[Records for processing Boundary: Start]
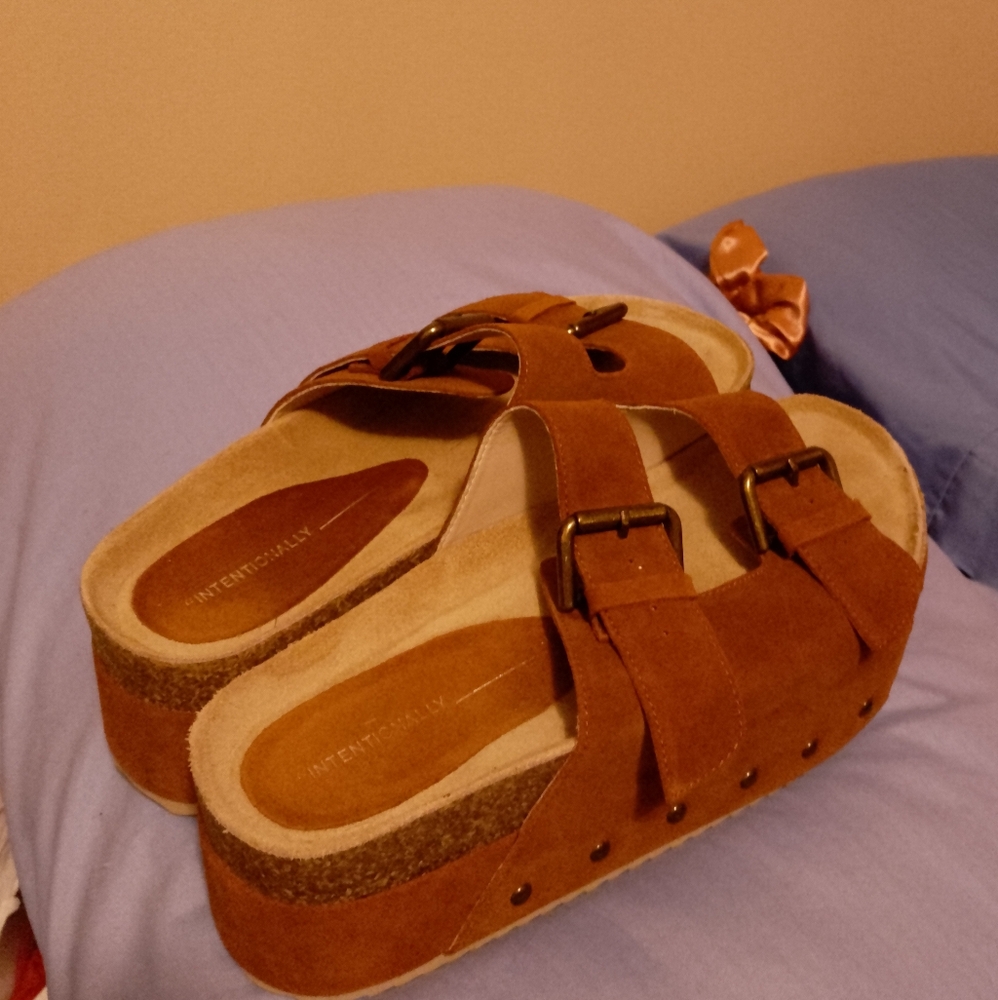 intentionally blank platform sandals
[Records for processing Boundary: End]
[Records for processing Boundary: Start]
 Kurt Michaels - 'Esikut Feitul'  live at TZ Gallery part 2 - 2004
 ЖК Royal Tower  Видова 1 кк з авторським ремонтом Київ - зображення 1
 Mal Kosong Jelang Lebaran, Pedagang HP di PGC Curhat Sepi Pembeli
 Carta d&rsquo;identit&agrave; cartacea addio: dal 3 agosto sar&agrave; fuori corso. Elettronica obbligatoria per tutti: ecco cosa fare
[Records for processing Boundary: End]
▶ Directions: Please give again the lines above between the line holding "ЖК Royal Tower" and the line holding "Carta d&rsquo;identit&agrave; cartacea", inclusive, exactly as they are and with nothing added.

▶ Output for this exercise:
 ЖК Royal Tower  Видова 1 кк з авторським ремонтом Київ - зображення 1
 Mal Kosong Jelang Lebaran, Pedagang HP di PGC Curhat Sepi Pembeli
 Carta d&rsquo;identit&agrave; cartacea addio: dal 3 agosto sar&agrave; fuori corso. Elettronica obbligatoria per tutti: ecco cosa fare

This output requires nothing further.